## QUOTED TEXT:
A brief recap of research modes:
Hypothesis-testing research, deductive research, is taking a known general case and deriving conclusions from it. Deductive reasoning is tautological. Deductive, predictive approaches in research are useful — as testing one’s assumptions and if the general case holds in a particular instance is one way of falsifying a risky statement3.
Hypothesis-generating research, inductive research, is reasoning from specific instances to a general covering case. It is the practice of keen observation and observing trends in nature. Case studies are a great example of this sort of research in a qualitative context.
Abductive research engages in rapid hysteresis between inductive and deductive research, exploring and narrowing down a possibility space for future investigation. Pragmatically, I expect some research projects utilise abductive methods either during initial conception or during writeup when scrambling for a literature. I have seldom seen the practice used explicitly and with prior intent.
Huggett explores around the concept of Corrigibility when he says:
So there’s no problem with big data mining and allied artificial intelligence related methods of analysis which hypothesise after the results, as long as we are transparent about this, then? Not entirely. If the algorithms used are black-boxed, or the internal procedures so complex as to defy understanding, and the systems incapable of explaining their reasoning (e.g., Huggett 2021, 424-428) then the transparency required of ‘good’ HARKing cannot be achieved. There is, therefore, no substitute for human intervention in the process of analysis, to understand and to evaluate the outcomes, and to determine whether the patterns and relationships identified are actually valid as well as useful. (Emphasis mine)
A corrigable “AI” (or ML system) is one that is inspectable and interrogatable as to its methods. Certainly, the current practice in ML training is to reserve a portion of the training dataset for verification to ensure that the system is being trained appropriately. Moving away from AI, to “Big Data4” this sort of correlational investigation fits poorly into the inductive mould. Documenting correlations in “large” datasets may be useful, if not real. Huggett then discusses the need for ground truthing:
Of course, human intervention is a feature of many current archaeological applications of neural networks, data mining etc., typically evidenced in a concern for ground truthing and correcting the algorithms and the patterns that the systems latch onto. But this concern is often seen in terms of training the system, implying that the responsibility for the outcomes will ultimately be transferred to the system and in the process setting aside the role of the human expert in validating the patterns and the conclusions that may be drawn from them.
In one sense, we can consider this an abductive process: the inferences produced by machine are validated “in the real”. Having just supported a team going on a survey, I see some similarities with the normal field experience of folks with FAIMS modules/notebooks: there tend to always be tweaks required when the notebook hits the field that were not previously anticipated in the research design.
From my reading of this essay, I see a few themes:
Using algorithmic black boxes to conflate correlation with causal induction
Unreported archaeological “tweaking” of protocols while on the dig site as a form of HARKing and the Gattigla discussion of setting aside hypotheses while observing
The danger of using “big data” claims as an invisible HARKing practice that is proof against corrigibility/transparency while maintaining the pretence of hypothesis testing activities.

## WHAT THIS EXERCISE ASKS:
**A)** Say whether each statement agrees with the research-modes excerpt, answering yes or no and quoting the deciding words of the excerpt: (i) Deductive reasoning is described as tautological. (ii) The writer has often seen abductive methods used explicitly and with prior intent. (iii) Case studies are given as an example of hypothesis-generating research in a qualitative context.
**B)** Copy the research-modes excerpt starting with "From my reading" and going on through "hypothesis testing activities.", but swap "dig site" for "excavation".

## ITEMS:
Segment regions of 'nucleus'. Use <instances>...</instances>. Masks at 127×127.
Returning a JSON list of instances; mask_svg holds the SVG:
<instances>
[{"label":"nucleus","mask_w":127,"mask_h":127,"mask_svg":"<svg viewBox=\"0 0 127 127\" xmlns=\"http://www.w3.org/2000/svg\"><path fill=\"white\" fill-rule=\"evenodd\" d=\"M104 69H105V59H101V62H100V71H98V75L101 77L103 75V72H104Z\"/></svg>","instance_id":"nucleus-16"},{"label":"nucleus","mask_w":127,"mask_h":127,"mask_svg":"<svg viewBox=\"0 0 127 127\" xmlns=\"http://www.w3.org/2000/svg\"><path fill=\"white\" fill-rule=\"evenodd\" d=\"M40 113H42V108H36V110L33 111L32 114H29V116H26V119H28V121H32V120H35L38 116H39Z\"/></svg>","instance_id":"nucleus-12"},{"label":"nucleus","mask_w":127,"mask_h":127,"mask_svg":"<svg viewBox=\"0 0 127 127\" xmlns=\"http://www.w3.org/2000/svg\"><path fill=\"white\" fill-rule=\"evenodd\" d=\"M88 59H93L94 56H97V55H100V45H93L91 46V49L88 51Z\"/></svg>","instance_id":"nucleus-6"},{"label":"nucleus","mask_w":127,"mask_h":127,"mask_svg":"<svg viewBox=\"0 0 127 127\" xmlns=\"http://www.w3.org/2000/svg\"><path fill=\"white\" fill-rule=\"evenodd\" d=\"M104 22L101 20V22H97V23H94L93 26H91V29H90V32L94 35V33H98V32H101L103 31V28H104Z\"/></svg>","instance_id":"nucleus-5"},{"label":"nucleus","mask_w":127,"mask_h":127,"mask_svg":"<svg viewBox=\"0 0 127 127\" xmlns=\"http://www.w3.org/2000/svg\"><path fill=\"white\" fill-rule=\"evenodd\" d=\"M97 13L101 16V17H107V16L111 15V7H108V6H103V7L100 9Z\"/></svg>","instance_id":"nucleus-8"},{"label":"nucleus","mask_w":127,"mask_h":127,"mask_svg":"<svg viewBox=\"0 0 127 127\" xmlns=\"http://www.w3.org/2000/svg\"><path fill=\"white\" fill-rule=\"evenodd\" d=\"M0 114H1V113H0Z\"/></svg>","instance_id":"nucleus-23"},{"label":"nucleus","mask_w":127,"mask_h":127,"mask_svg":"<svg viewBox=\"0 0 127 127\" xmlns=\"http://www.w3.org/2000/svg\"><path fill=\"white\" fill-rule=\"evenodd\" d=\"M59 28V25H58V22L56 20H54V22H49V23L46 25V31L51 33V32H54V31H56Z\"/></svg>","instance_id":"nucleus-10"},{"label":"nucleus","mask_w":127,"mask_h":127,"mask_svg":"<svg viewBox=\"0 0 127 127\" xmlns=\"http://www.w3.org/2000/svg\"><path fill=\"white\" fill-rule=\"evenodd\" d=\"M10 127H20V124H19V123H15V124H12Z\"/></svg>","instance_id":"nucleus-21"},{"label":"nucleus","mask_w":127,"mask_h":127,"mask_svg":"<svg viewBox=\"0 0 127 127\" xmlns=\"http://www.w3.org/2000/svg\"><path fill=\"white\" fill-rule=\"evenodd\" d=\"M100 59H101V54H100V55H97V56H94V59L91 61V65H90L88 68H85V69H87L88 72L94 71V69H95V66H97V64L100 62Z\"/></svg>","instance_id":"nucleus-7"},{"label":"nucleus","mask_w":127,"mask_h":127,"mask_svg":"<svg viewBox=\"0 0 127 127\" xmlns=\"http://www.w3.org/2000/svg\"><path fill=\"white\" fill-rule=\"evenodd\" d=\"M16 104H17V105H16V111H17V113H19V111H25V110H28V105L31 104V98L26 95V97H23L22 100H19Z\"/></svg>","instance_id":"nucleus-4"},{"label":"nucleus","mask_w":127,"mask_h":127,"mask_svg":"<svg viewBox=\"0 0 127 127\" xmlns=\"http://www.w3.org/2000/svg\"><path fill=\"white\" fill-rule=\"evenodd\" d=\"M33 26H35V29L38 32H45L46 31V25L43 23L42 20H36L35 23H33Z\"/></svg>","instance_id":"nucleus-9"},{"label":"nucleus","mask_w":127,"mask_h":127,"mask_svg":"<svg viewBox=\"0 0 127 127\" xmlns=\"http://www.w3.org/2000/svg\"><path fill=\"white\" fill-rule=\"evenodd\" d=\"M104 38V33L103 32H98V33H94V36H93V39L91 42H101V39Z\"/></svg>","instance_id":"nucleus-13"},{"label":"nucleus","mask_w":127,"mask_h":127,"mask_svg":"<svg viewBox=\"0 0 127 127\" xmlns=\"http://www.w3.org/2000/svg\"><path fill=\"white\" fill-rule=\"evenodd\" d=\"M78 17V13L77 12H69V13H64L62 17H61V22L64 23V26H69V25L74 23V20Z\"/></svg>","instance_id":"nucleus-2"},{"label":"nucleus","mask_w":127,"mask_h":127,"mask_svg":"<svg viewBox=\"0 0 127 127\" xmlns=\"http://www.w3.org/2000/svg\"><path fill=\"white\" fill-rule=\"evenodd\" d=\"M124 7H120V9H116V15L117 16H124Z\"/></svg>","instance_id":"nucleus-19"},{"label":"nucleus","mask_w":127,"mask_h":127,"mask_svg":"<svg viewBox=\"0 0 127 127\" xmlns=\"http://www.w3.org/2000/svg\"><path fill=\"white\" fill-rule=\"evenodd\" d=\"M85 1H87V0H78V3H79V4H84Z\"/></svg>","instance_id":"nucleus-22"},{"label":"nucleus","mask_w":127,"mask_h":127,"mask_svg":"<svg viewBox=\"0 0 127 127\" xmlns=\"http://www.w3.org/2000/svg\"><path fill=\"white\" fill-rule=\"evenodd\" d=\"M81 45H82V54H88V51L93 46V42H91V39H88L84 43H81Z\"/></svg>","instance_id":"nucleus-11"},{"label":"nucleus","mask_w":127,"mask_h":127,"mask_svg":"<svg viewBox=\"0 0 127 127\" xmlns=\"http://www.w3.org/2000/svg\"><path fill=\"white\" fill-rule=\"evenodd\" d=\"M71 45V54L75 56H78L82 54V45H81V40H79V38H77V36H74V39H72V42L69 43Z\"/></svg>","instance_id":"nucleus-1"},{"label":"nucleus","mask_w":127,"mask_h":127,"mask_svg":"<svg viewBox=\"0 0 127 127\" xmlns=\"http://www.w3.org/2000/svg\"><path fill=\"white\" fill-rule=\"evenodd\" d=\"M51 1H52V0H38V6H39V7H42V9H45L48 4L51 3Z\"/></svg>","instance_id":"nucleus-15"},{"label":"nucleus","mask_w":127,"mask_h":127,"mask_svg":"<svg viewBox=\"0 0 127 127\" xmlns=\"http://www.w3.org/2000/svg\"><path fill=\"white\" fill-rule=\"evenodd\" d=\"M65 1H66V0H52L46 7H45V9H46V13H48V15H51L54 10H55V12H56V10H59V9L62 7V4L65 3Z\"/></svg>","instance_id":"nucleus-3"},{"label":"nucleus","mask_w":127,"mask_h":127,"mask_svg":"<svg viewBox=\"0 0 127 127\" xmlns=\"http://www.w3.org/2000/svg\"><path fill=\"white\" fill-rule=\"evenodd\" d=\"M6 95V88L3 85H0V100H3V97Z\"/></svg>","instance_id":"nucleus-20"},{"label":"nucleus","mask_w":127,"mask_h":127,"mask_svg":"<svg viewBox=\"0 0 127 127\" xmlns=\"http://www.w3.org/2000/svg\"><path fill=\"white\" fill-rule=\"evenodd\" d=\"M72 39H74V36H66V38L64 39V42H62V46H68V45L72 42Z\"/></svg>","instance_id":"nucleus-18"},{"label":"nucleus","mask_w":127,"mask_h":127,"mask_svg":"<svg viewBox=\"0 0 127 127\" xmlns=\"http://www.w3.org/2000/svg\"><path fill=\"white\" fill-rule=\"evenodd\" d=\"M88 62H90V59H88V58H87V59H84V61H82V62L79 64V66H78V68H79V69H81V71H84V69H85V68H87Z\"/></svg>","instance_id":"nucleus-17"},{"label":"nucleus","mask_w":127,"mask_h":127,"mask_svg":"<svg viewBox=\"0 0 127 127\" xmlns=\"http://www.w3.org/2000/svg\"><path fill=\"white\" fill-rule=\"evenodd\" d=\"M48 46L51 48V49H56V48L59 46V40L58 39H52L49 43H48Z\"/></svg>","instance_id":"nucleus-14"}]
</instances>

...

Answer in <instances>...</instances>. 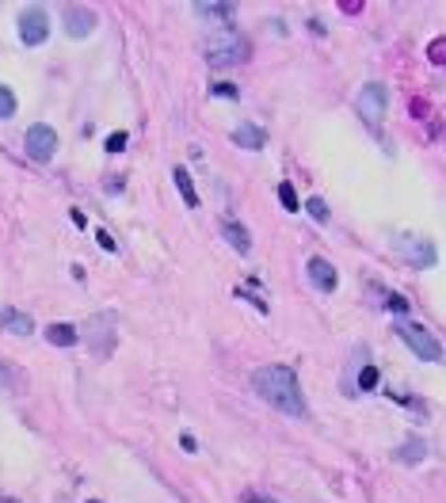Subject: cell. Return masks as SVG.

## WORKED SOLUTIONS:
**A)**
(i) Yes: "Deductive reasoning is tautological."
(ii) No: "I have seldom seen the practice used explicitly and with prior intent."
(iii) Yes: "Case studies are a great example of this sort of research in a qualitative context."

**B)**
From my reading of this essay, I see a few themes:
Using algorithmic black boxes to conflate correlation with causal induction
Unreported archaeological “tweaking” of protocols while on the excavation as a form of HARKing and the Gattigla discussion of setting aside hypotheses while observing
The danger of using “big data” claims as an invisible HARKing practice that is proof against corrigibility/transparency while maintaining the pretence of hypothesis testing activities.